My latest column for The Huffington Post reflects one of my great frustrations about today’s politics: The absence too often of rational, civil dialogue. I try to explain why so many disaffected Americans — particularly those in the Tea Party — don’t accept many incontrovertible facts at the center of policy debates, and how the rest of us can become more engaged to dilute the influence of extremism and misguided politics.
Here’s an excerpt:
One of the critical lessons from the debt ceiling debacle is not to underestimate the Tea Party’s influence on Washington policymakers.
But perhaps even more alarming was the strikingly willful disdain many Tea Party activists demonstrated towards some of the rationally indisputable facts at the center of the policy debate.
I saw this phenomenon firsthand on the virtual pages of this very website. Last week, frustrated by my failure to find my teenage daughter a simple explanation of the budget crisis online, I decided to pen one myself. My column, Debt Ceiling for Dummies, was an attempt to provide a dispassionate, non-partisan guide to the sometimes archaic, and often complex, subject matter associated with the credit default debate. As a former state Treasurer and CFO, I hoped to share what I’ve learned from a myriad of experiences dealing with concepts like debt limits and credit ratings.
But as is far too typical in today’s blogosphere, my article provoked an avalanche of bitter invective in the comments section of this site, my own blog, and even my personal Facebook page. I was called a “liar,” a “fraud,” even an intimate of the international conspiracy to fool real Americans and rob them of their hard-earned savings.

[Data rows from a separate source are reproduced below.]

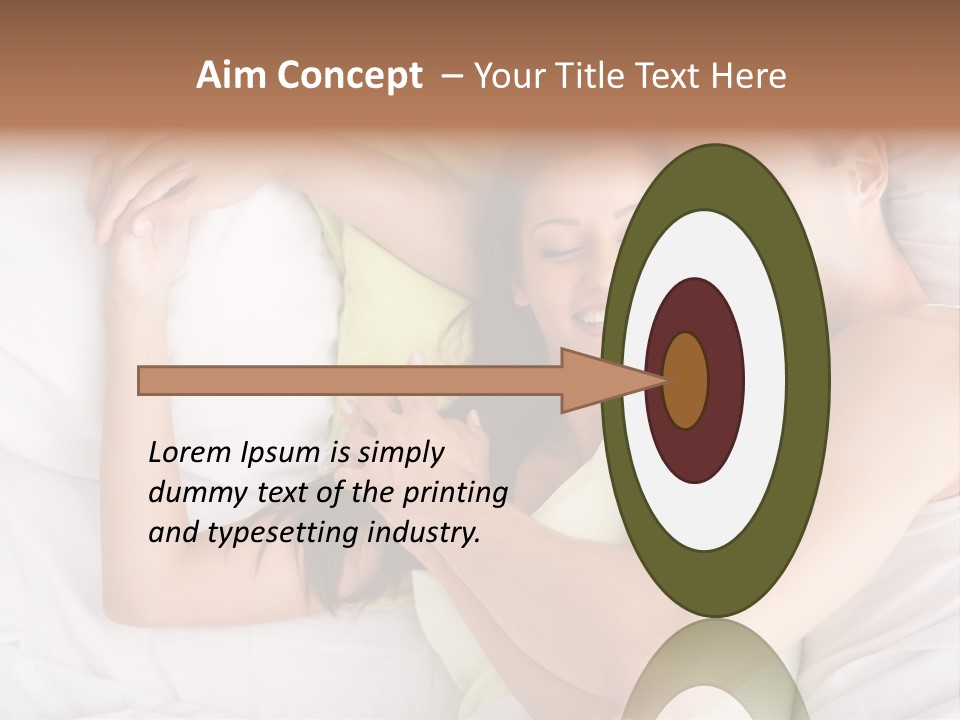 Aim Concept – Your Title Text Here

Lorem Ipsum is simply dummy text of the printing and typesetting industry.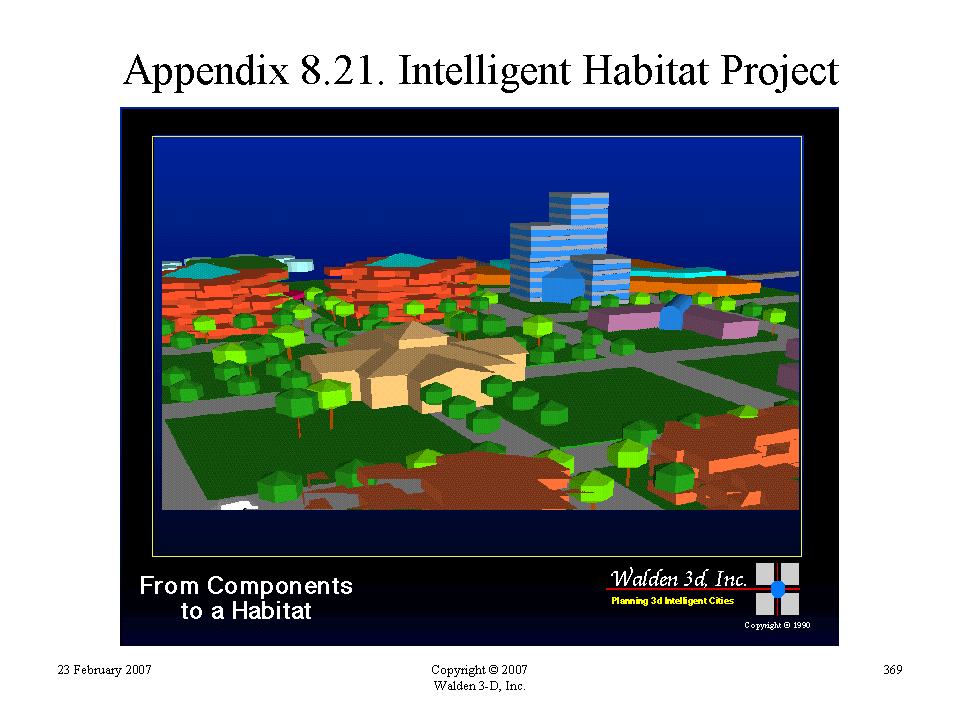 Appendix 8.21. Intelligent Habitat Project

From Components to a Habitat

Walden 3d, Inc.

Planning 3d Intelligent Cities

Copyright © 1990

23 February 2007

Copyright © 2007
Walden 3-D, Inc.

369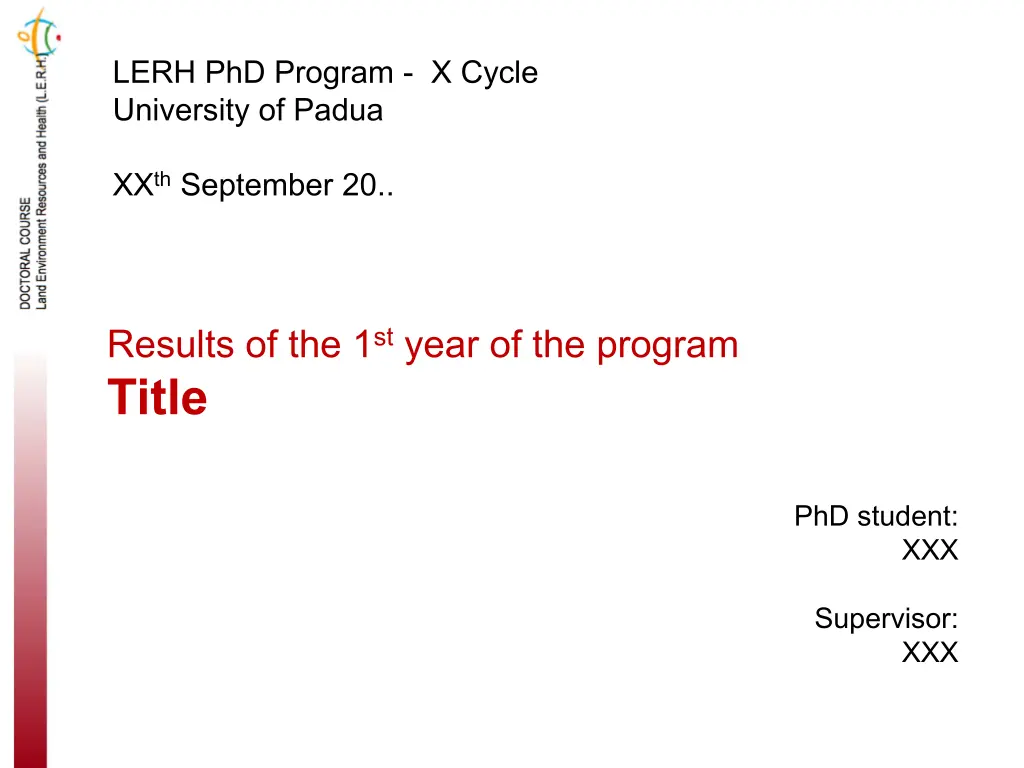 DOCTORAL COURSE
Land Environment Resources and Health (L.E.R.H.)

LERH PhD Program - X Cycle
University of Padua

XX$^{th}$ September 20..

Results of the 1$^{st}$ year of the program
Title

PhD student:
XXX

Supervisor:
XXX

My more than two decades of politics taught me not to take any of the criticism personally. But it’s hard not to be flustered when a not-so-insignificant segment of the body politic refuses to accept the incontrovertible fact that lifting the debt ceiling honors the debts we’ve already incurred through our prior spending, and does not require higher levels of future spending or borrowing. Or that the inevitable U.S. credit downgrade that would result from a failure to lift the ceiling would inarguably worsen our national debt problems by dramatically increasing the cost of borrowing.